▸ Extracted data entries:
****************************************
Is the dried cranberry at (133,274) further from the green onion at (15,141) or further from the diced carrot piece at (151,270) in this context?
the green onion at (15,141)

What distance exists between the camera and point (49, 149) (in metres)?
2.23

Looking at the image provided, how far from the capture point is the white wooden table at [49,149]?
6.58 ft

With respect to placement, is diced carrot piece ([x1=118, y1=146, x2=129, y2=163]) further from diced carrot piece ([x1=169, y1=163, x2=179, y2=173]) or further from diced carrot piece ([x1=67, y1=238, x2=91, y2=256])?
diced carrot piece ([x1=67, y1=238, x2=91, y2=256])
****************************************
Reproduce the lines above word for word.

Is the dried cranberry at (133,274) further from the green onion at (15,141) or further from the diced carrot piece at (151,270) in this context?
the green onion at (15,141)

What distance exists between the camera and point (49, 149) (in metres)?
2.23

Looking at the image provided, how far from the capture point is the white wooden table at [49,149]?
6.58 ft

With respect to placement, is diced carrot piece ([x1=118, y1=146, x2=129, y2=163]) further from diced carrot piece ([x1=169, y1=163, x2=179, y2=173]) or further from diced carrot piece ([x1=67, y1=238, x2=91, y2=256])?
diced carrot piece ([x1=67, y1=238, x2=91, y2=256])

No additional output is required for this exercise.